• _Problems to solve_
A - In the one-liners below, what did Kiddo actually do with her carrot juice?
B - Decide whether each statement agrees with the one-liners below: (i) The dietician allows one deviation per week. (ii) The speaker was banned from helping a granddaughter with math homework. (iii) The Beethoven joke praises the brush strokes.
C - Pick up the one-liners below after the last one and add a few more in the same style.

BEGIN Passage to read

I’m looking for a very tall gf to reach the cookies, or a very small gf I can lift up to get the cookies.
OF COURSE IT’S A GENUINE BEETHOVEN! Look at those brush strokes, the stunning use of colour.
Dietician: You are allowed one deviation per week, see you next week
Next week, me, *deviates from the route to the dietician’s office*
Guys who resent their friends for not sharing their hair products are gel less.
Got banned from helping my granddaughter write sentences with spelling words. Apparently third graders can’t write about tequila.
Yes, Kiddo drank her carrot juice, if by “drank,” we mean surreptitiously pouring it into my Boston fern.
Hey America! Flip a coin and elect an idiot already. You’ll hate him either way and I just want my friends back.

END Passage to read
BEGIN Dataset section

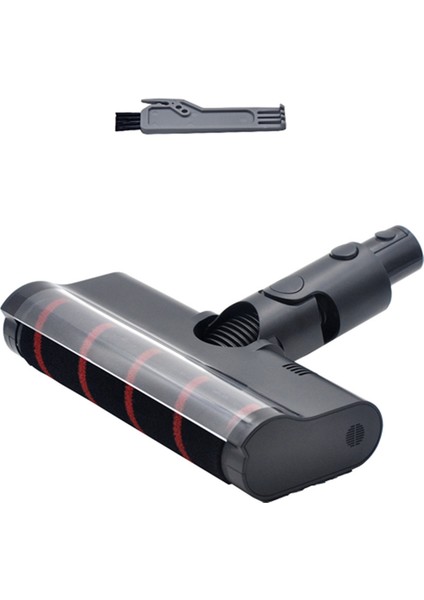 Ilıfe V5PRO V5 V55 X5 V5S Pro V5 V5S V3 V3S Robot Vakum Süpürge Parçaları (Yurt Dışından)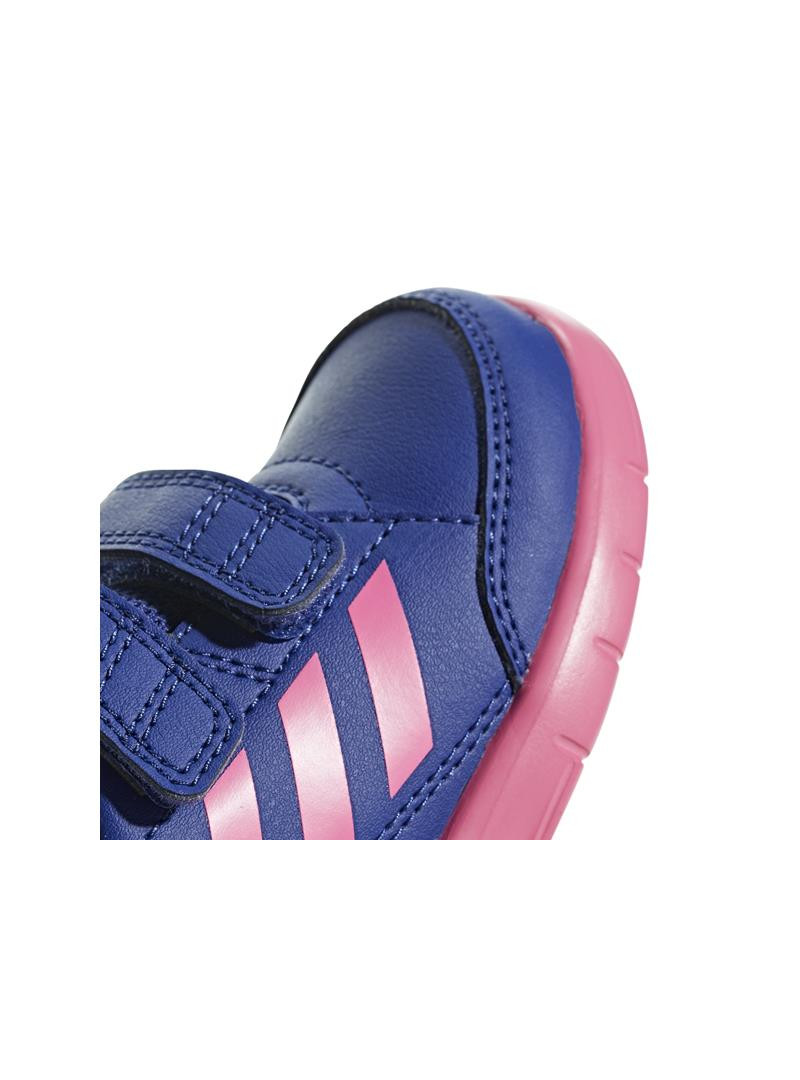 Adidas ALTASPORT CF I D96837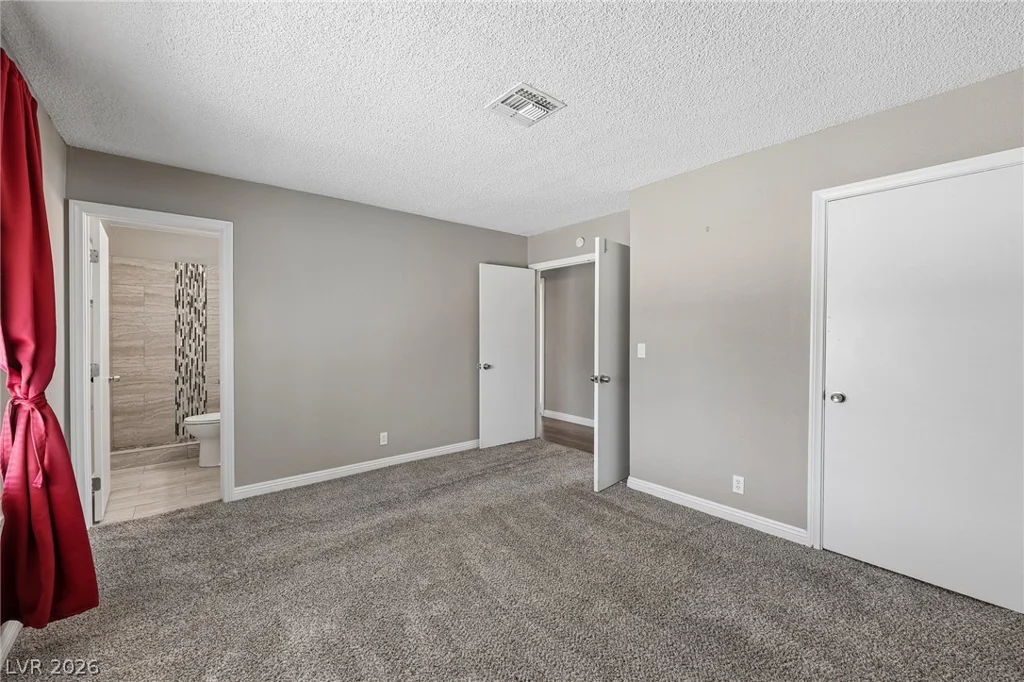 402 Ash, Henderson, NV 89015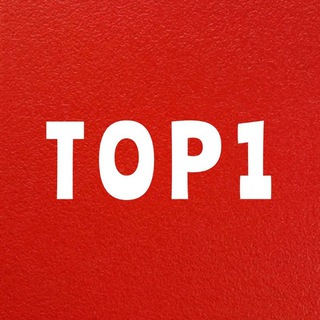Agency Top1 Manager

END Dataset section

• _Responses in order_
A - She surreptitiously poured it into a Boston fern.

B -
(i) Yes: "You are allowed one deviation per week"
(ii) No: "Got banned from helping my granddaughter write sentences with spelling words."
(iii) Yes: "Look at those brush strokes, the stunning use of colour."

C -
6 year olds be like my best friend is Kevin and Charlie and Emma and Amy and Zach, lol stfu and go learn about superlatives, Tommy.
Hey Dads who think that being home with the kids alone is called “babysitting”. You’re wrong. It’s called “parenting”. Not the same.
“What should we call ourselves?”
How about 22 pilots?
“Idk. Seems like an awful lot of pilots”
21 pilots?
“Omg”
Fun fact: The confetti you’ll see in Times Square tonight was made from one CVS receipt.
Mother in law: why do you grow so much sage? You don’t even cook with it.
Me: I burn it when you leave.
FUN PRANK: tweet “going hang gliding!!!!” then don’t tweet again for 12 years
5-year-old: Why do you do chores if you don’t like to?
Me: The same reason you eat your vegetables.
5: Because Mom is scary?
Bingo.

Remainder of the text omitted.